In the last decade, there has been a wide scale adoption of Graphics Processing Units (GPUs) as a co-processor for accelerating data-parallel general purpose applications. A primary driver of this adoption is that GPUs offer orders of magnitude higher floating point arithmetic throughput and memory bandwidth compared to their CPU counterparts. As GPU architectures are designed as throughput processors, they adopt a manycore architecture with 10 to 100s of cores, each with multiple vector processing pipelines. A significant amount of the die area is dedicated to floating point units, at the expense of not having hardware units used for memory latency hiding in conventional CPU architectures. The quintessential technique used for memory latency tolerance is exploiting data-level parallelism in the workload, and interleaving execution of multiple SIMD threads, to overlap the latency of threads waiting on data from memory with computation from other threads.
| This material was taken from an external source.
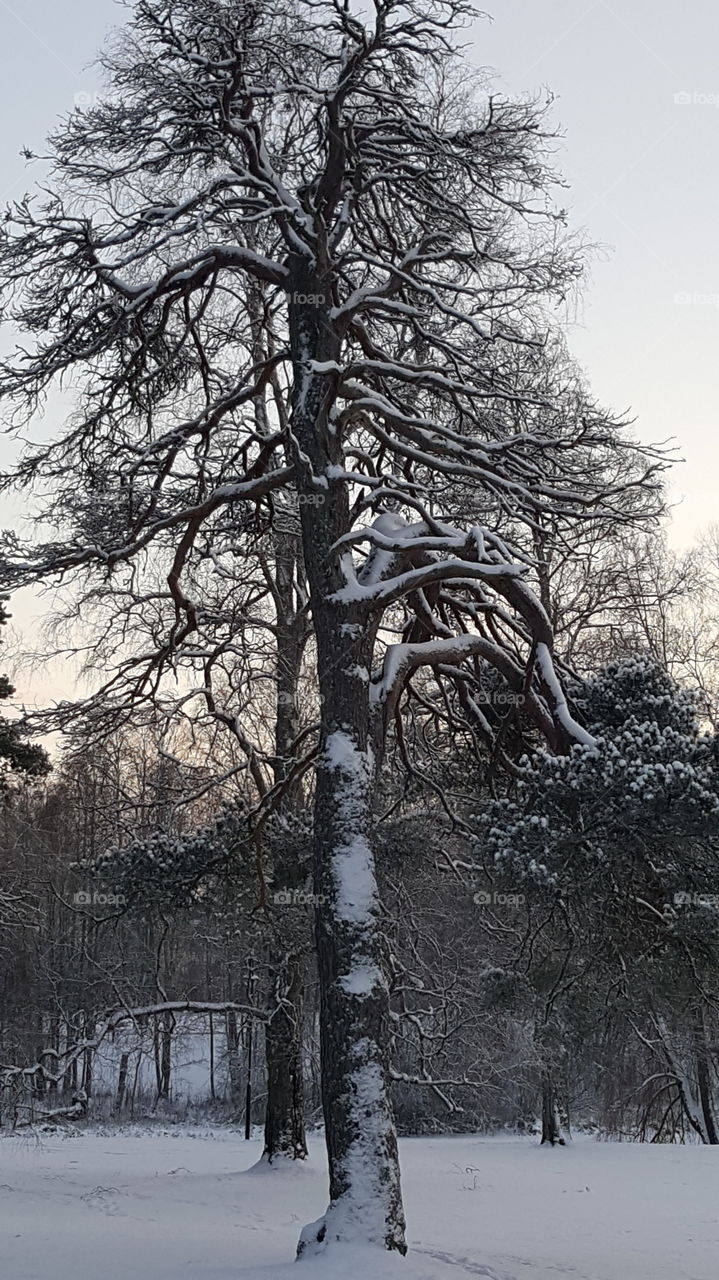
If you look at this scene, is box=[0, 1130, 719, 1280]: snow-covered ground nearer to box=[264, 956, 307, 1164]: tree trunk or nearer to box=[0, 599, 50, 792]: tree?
box=[264, 956, 307, 1164]: tree trunk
With each architecture generation, GPU architectures are providing an increasing amount of floating point throughput and memory bandwidth. Alongside, the architectures support an increasing number of simultaneously active threads. We envision that to continue making advancements in GPU computing, workload-aware scheduling techniques are required. In the GPU computing work flow, scheduling is performed at three levels - the system or chip level, the core level and the thread level. The work proposed in the research aims at designing novel workload aware scheduling techniques at each of the three levels of scheduling. We show that GPU computing workloads have significantly varying characteristics, and design techniques that monitor the hardware state to aide at each of the three levels of scheduling. Each technique is implemented in a cycle level GPU architecture simulator, and their effect on performance is analyzed against state of the art scheduling techniques used in GPU architectures.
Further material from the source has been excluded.